However, when I read about Amy in the old Christmas
number, that my landlady lent me the other night,
it came to my mind that I had seen you behind the
scenes, and that, if you could write in that way, you
might be more ready ready to help ”
She stopped short, a little breathless after her long
and tremulous speech.
“My poor child,” said
Hubert, with the tender accent that showed that he
was moved, “I am afraid it does not always follow.
However, let us take the most cheerful view possible
of all things, even of novelists, and try to believe
that they practise what they preach. It would
be hard if I did not prove worthy of your confidence,
Miss West. I am sure I don’t know whether
I will be able to do anything for you or not, but I
will see.”
“Thank you, Mr. Lepel.”
She said the words very low, and drew
a quick breath of relief as she said them. By
the light of a gas-lamp under which they were passing
at the moment Hubert saw that she had turned very
pale. He halted suddenly.
“I am very thoughtless,”
he said, “not to recollect that you must be
tired, and that I am perhaps taking you out of your
way.”
“No,” said Cynthia simply;
“I always go this way. I lodge at a boarding-house
in the Euston Road.”
“Then let us to business at
once!” exclaimed Mr. Lepel, in a cheerful tone.

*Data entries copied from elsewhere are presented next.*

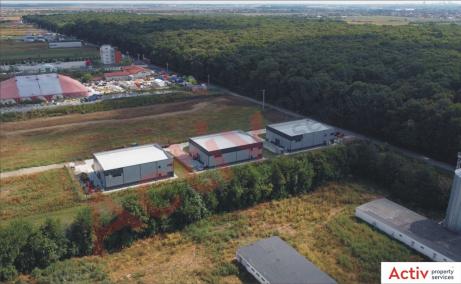 Hala Dragomiresti Deal hala de vanzare Bucuresti vest, vedere laterala parc logistic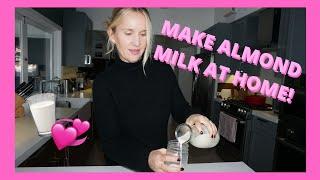 Homemade Almond Milk Recipe | Monika Blunder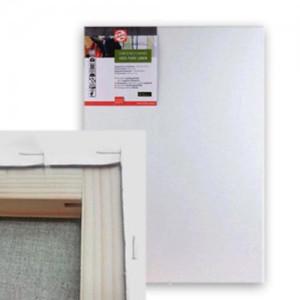 totenart-lienzo-talens-lino-formato-25p-81x60-cm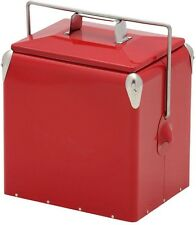 Metal Chest Cooler 12 Qt. Old Fashioned Red Retro Vintage Nostalgic Picnic Party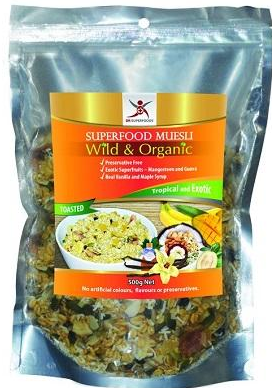 Dr Superfoods - Superfood Muesli Tropical & Exotic - Toasted 500g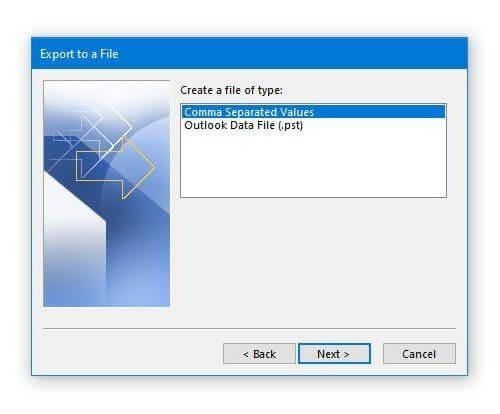 Экспорт календаря Outlook в файл PST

“What sort of engagement do you want, Miss West?”
She was silent for a minute or two. Then she said, with
some unusual timidity of manner
“I should very much like to
have an engagement at a place where I could sing.”
“Sing!” repeated Hubert,
arching his brows a little. “Can you sing?
Have you a voice?”
“Yes,” said Cynthia.
The audacity of the assertion took
away Hubert’s breath. He looked at her
pityingly.
“My dear Miss West, are you
aware that singing is a profession in itself, and
requires a professional training, like other things?”

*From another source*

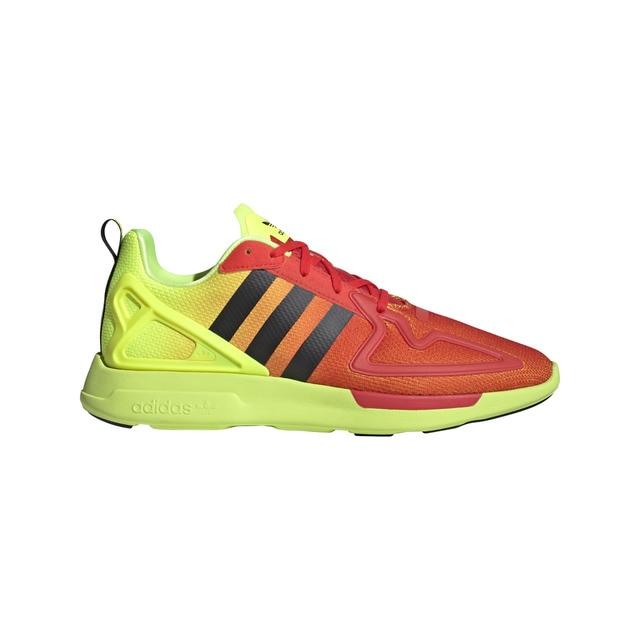 Buy > adidas zx flux el corte ingles Limit discounts 64% OFF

“Yes. But I can sing,” said the girl
decidedly.
“Where did you learn?”
“At school, and then of an old
music-master in the boarding-house where I am living.”
If he had not been afraid of wounding
her feelings, Hubert would have shrugged his shoulders.
They were again standing on the pavement, face to
face, and he refrained from the scornful gesture.
“Well,” he said, after
a short pause, “if you think so, there is nothing
to do but to try you. I must hear you sing, Miss
West, before I can say anything about a musical engagement.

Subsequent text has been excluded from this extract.